POET Technologies Inc.

over 10 years ago

Below is an article recently published in PCMag.com which highlights several of the current limitations that Dr. Taylor discussed at the EC.

http://forwardthinking.pcmag.com/none/322231-chipmaking-challenges-face-moore-s-law

Chipmaking Challenges Face Moore's Law

Apr 02, 2014 5:30 PM EST
0 Comments

By Michael J. Miller

Every few years there are stories about how Moore's Law – the concept that the number of transistors in a given area doubles every two years or so – is dying. Such stories have been around for decades, but we still continue to see new chips with more transistors every few years, pretty much on schedule.

For instance, in February Intel introduced a 4.3-billion transistor chip called the Xeon E7v2 or Ivytown on a 541 square millimeter die using its 22nm process. A decade ago, Intel's high-end Xeon, known as Gallatin, was a 130nm chip with 82 million transistors on a 555 square millimeter die. That's not quite keeping up with a doubling every two years, but it's close.

Of course, that doesn't mean it will continue working forever, and indeed, chipmaking is going through some big changes that affect both the manufacturing and the design of chips, and all these will have lasting impacts on users.

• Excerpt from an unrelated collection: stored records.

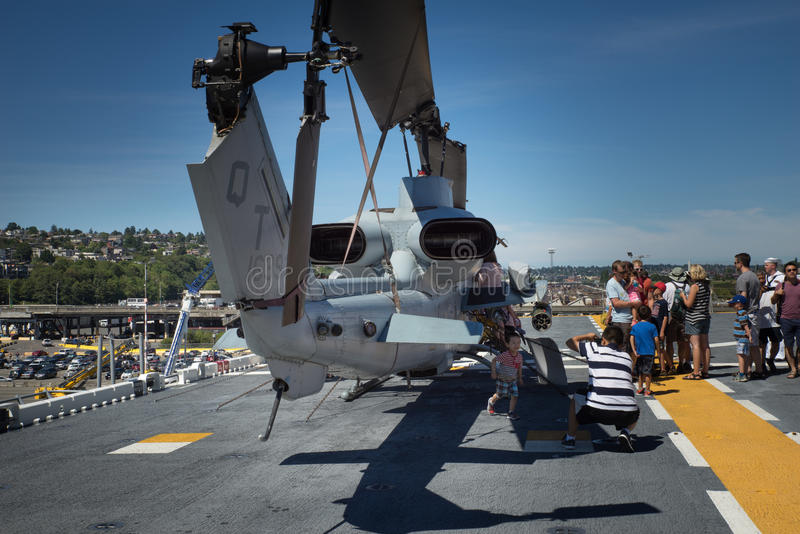 USS拳击手的西雅图Seafair游人 库存照片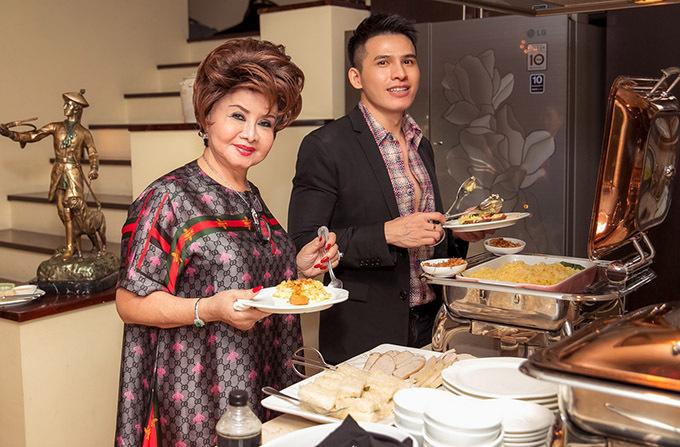 Ca sĩ Quốc Thiên và các khách mời hào hứng thưởng thức buổi tiệc sang trọng, ấm cúng tại biệt thự của Hà Kiều Anh.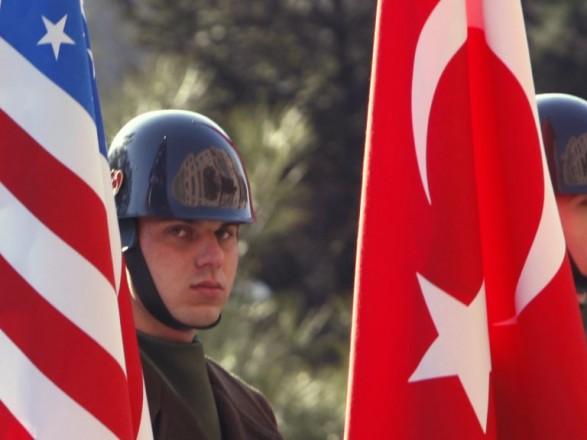 Переговоры США и Турции о буферной зоне на северо-востоке Сирии продолжаются - Госдеп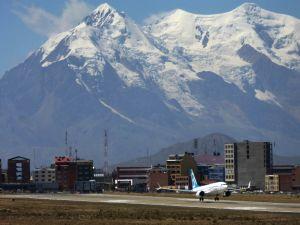 Boeing 737 MAX landet in den Höhen von Bolivien
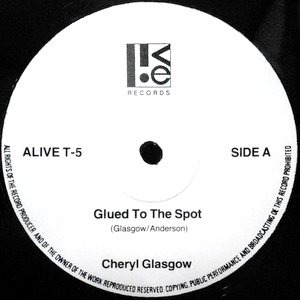 12 / CHERYL GLASGOW / GLUED TO THE SPOT / FASHION ACCESSORY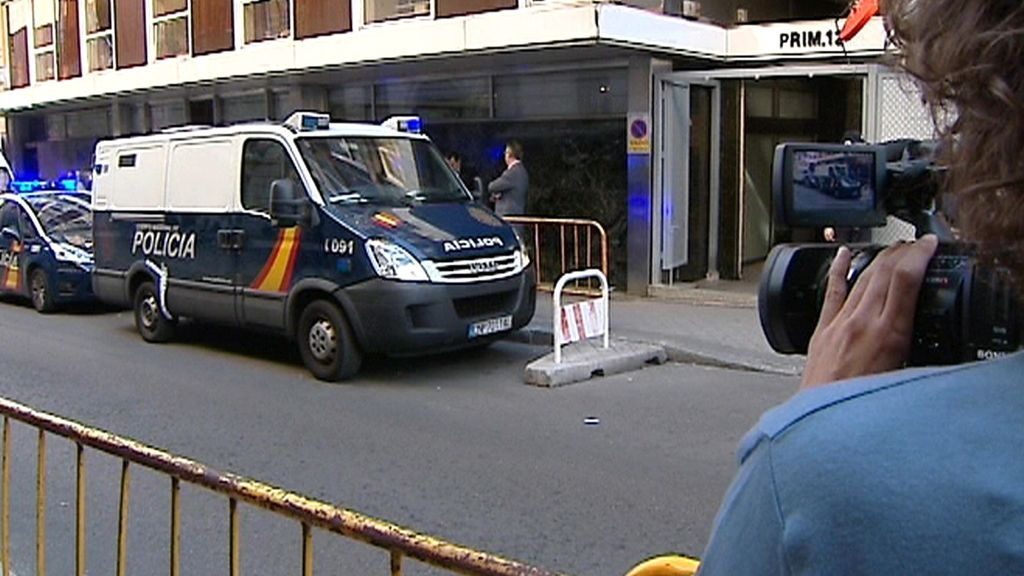 Un furgón policial llega a la sede de la Audiencia Nacional con implicados en la 'operación emperador' para ser interrogados por el juez Andreu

Most obviously, it has been clear for a long time that clock speeds aren't getting faster. After all, Intel introduced Pentium chips in 2004 that ran at 3.6 GHz; today the company's top-end Core i7 runs at 3.5 GHz with a maximum turbo speed of 3.9 GHz. (Of course, there are some people who overclock, but that's always been the case.)

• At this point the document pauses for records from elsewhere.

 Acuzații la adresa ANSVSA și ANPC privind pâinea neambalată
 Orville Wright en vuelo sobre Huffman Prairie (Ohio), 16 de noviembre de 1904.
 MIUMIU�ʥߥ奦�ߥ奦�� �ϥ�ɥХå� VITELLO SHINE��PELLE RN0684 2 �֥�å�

Instead, designers reacted by adding more cores to the chips and by increasing the efficiency of each individual core. Today, even the lowest-end chip you can get for a desktop or laptop is a dual-core chip, and quad-core versions are commonplace. Even in phones, we're now seeing a lot of quad-core and even octa-core parts.

That's great for running multiple applications at the same time (multi-tasking) or for applications that can really take advantage of multiple cores and threads, but most applications still don't do that. Developers – particularly those who create developer tools – have spent a lot of time making their applications work better with multiple cores, but there are still a lot of applications that depend mostly on single-threaded performance.

In addition, processor developers are putting a lot more graphics cores and other specialized cores (such as those that encode or decode video, or encrypt or decrypt data) within an application processor, in what much of the industry has called heterogeneous processing. AMD, Qualcomm, and MediaTek have all been pushing this concept, which does make a lot of sense for some things. It certainly helps in integration – making the chips smaller and less power-hungry; and seems to make perfect sense in mobile processors – such as the big.LITTLE approach that ARM has taken where it combines more powerful but more power-hungry cores with those that only take a little power. For many of us, getting chips that use less power for the same performance – and therefore mobile devices that go longer on a battery charge, is a big deal.

The use of a tremendous number of cores – whether graphics cores or specialized x86 cores – is certainly having a huge impact on high-performance computing, where things such as Nvidia's Tesla boards or Intel's Xeon Phi (Knight's Corner) are having a huge impact. Indeed, most of the top supercomputers today use one of these approaches. But it still only works for certain kinds of uses, primarily for applications primarily for applications that use SIMD (single instruction, multiple data) commands. For other things, this approach doesn't work.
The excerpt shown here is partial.